Staff Machine Learning Engineer, Responsible AI

Zoom•Seattle, WA

2d•Hybrid

About The Position

This position connects AI Research and Production Engineering. Researchers define metrics and policies, while you ensure system scalability, architecture, and reliability. You will write code and mentor engineers to develop advanced safety infrastructure. Lead quality measurement advancements for AI models and systems across products. Design evaluation frameworks emphasizing rigor, scalability, and reliability. Innovate in statistical analysis, machine learning, and experimental methods to deliver actionable insights. Your work will influence product strategies and enhance AI’s large-scale impact. About the Team Trust is a crucial aspect of the Generative AI era. Our goal is to make AI models and products beneficial, safe, and truthful.
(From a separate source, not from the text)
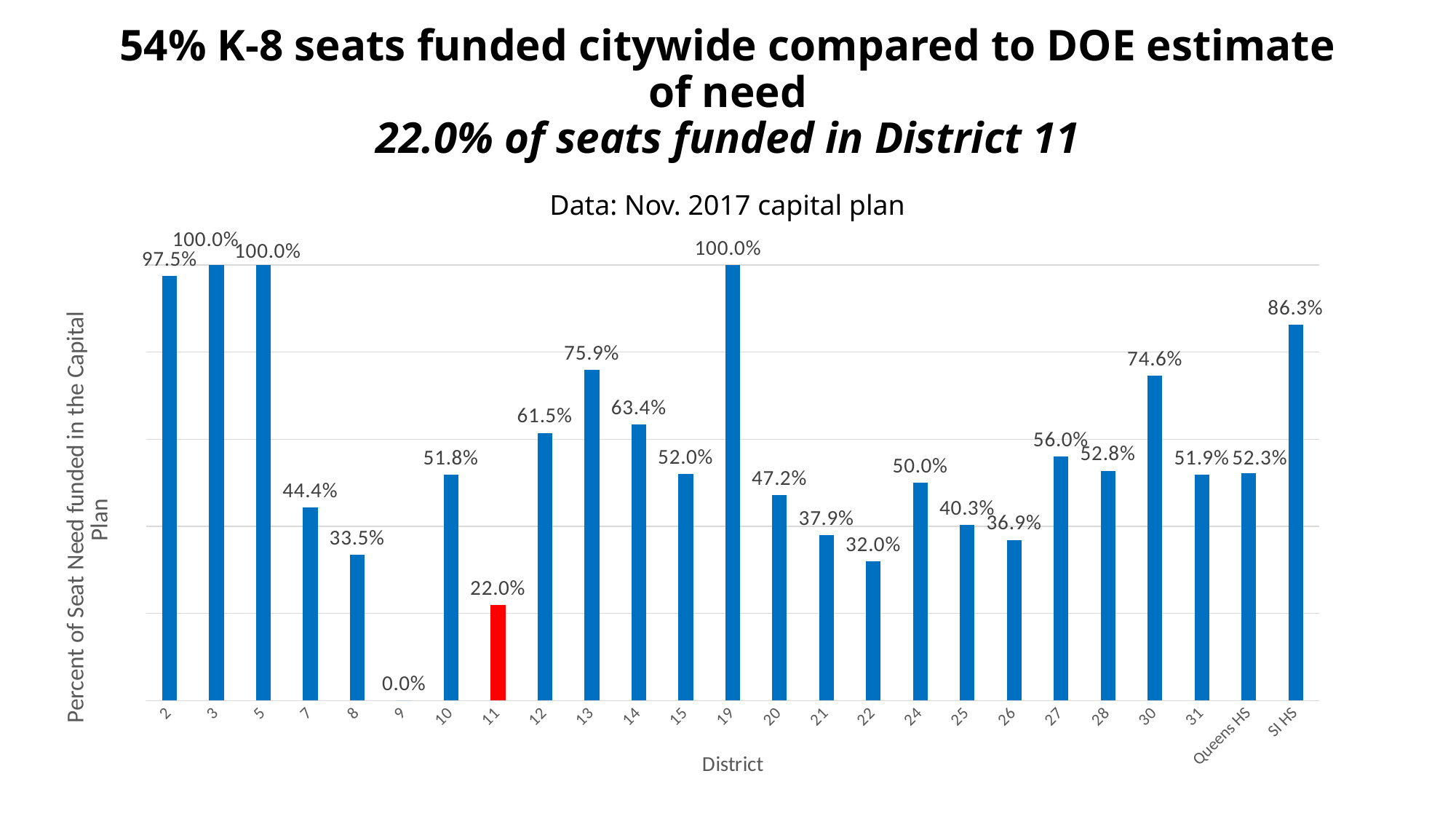
What is the value for District 13? 75.9% How many categories are shown on the x axis? 25 What is the value for District 11? 22.0% What is the value for SI HS? 86.3% What is the value for Queens HS? 52.3% Which has the larger value, District 12 or District 14? District 14 Which has the larger value, District 27 or District 28? District 27 Which district's bar is coloured red? 11 What is the difference between the values for SI HS and Queens HS? 34.0 percentage points What kind of chart is shown on the slide? Bar chart What is the difference between the values for District 13 and District 11? 53.9 percentage points Which district has the lowest percent of seat need funded? 9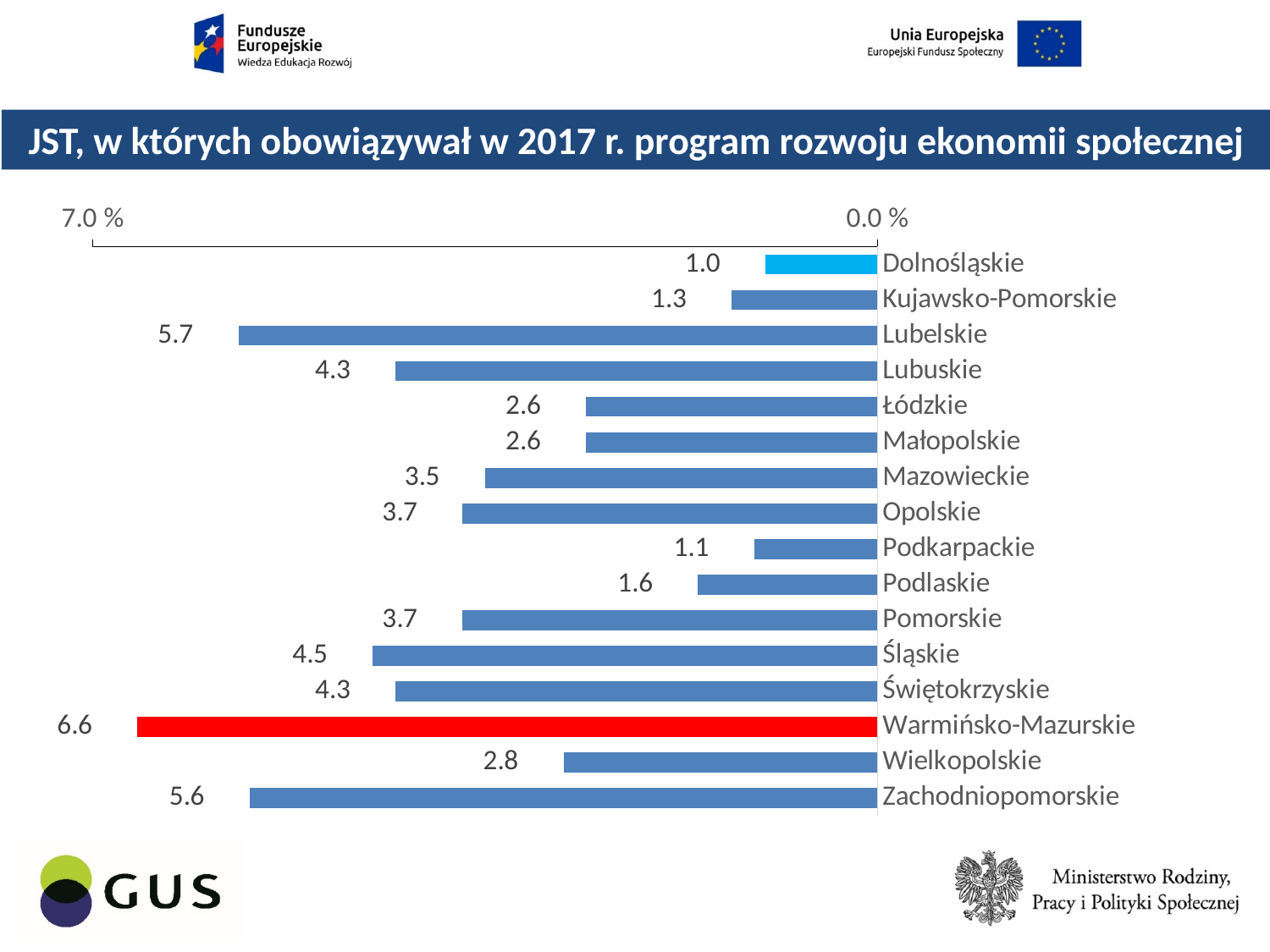
Which is larger, the value for Śląskie or the value for Mazowieckie? Śląskie What is the difference between the values for Lubelskie and Zachodniopomorskie? 0.1 What is the value for Podlaskie? 1.6 What is the value for Warmińsko-Mazurskie? 6.6 What is the title of the slide? JST, w których obowiązywał w 2017 r. program rozwoju ekonomii społecznej How many voivodeships are shown in the chart? 16 What is the value for Lubelskie? 5.7 Which voivodeship has the lowest value? Dolnośląskie What kind of chart is shown on the slide? bar chart What colour is the bar for Warmińsko-Mazurskie? red What is the difference between the values for Warmińsko-Mazurskie and Dolnośląskie? 5.6 Which voivodeship has the highest value? Warmińsko-Mazurskie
We develop essential systems for AI safety and reliability, addressing risks like inaccuracies, prejudice, harmful content, and security vulnerabilities on a large scale.

Requirements

Possess an academic and professional background in computer science or machine learning, with extensive experience designing large-scale AI or distributed systems.
Have Engineering Excellence: Expert-level software development skills with a focus on system architecture, code maintainability, and building robust production services.
Demonstrate AI/ML Domain Depth: Deep understanding of the LLM lifecycle and the unique challenges of evaluating non-deterministic systems (Quality, Safety, and Alignment).
Need to have experience scientific Rigor: Solid foundation in statistical analysis and experimental design (A/B testing) to validate model interventions and product quality.
Demonstrate AI Infrastructure: Deep experience with PyTorch and the Hugging Face ecosystem (Transformers, Datasets).
Have inference & Serving: Proficiency in high-throughput inference engines (e.g., vLLM, SGLang, or TensorRT-LLM).
Need t have core Languages: Expert-level Python; proficiency in high-performance languages such as Go, C++, or Java.
Demonstrate expertise in CI/CD patterns, automated testing frameworks, and large-scale data processing pipelines for engineering systems.
Leverage knowledge of cloud-native infrastructure and distributed system monitoring to support production AI services effectively.

Nice To Haves

Technical Leadership: Proven ability to define long-term technical roadmaps, drive organizational alignment on engineering standards, and mentor senior talent.
Advanced Applied ML: Experience in high-performance model optimization and the deployment of sophisticated evaluation methodologies in production.
AI Quality & Excellence: Deep domain expertise in AI alignment and reliability, with a focus on benchmarking and elevating model performance across diverse applications.

Responsibilities

Developing an Assessment Methodology and Strategy: Establishing a comprehensive approach to evaluate AI quality, safety, and alignment across various product modalities.
Designing an Evaluation Framework: Creating a strategy to define key performance metrics and safety parameters for AI models in diverse applications.
Identifying Systemic Risks: Proactively detecting potential failure modes like hallucinations, bias, and vulnerabilities in applications of language models.
Designing Risk Evaluation Protocols: Establishing systematic methods to measure and address identified risks in AI applications.
Providing Strategic Technical Guidance: Conducting analyses to determine whether to develop or procure evaluation tools for optimal performance.
Integrating Advanced Evaluation Techniques: Staying updated with cutting-edge methods to ensure effective and accurate AI model assessments.
Creating a scalable evaluation infrastructure involves designing and managing a modular system supporting offline benchmarking and online monitoring.
Ensuring compatibility across various AI product lines is essential.
Integrating automated quality gates into the CI/CD pipeline guarantees that all model deployments comply with predefined quality and safety standards before production.
Building a framework for extensive A/B testing and online experimentation validates the practical effects of model adjustments and safety mechanisms.
Ensuring engineering excellence and technical guidance, this role involves serving as the primary authority for AI evaluation and technical decision-making.
Establishing clear technical roadmaps, the individual translates product requirements into actionable plans and leads the team through intricate system designs.
Creating organizational standards, this role oversees AI quality by promoting the use of RFCs, design reviews, and best practices for data labeling and model versioning.
Guiding talent development, the position focuses on mentoring team members while encouraging continuous learning and thorough peer evaluations.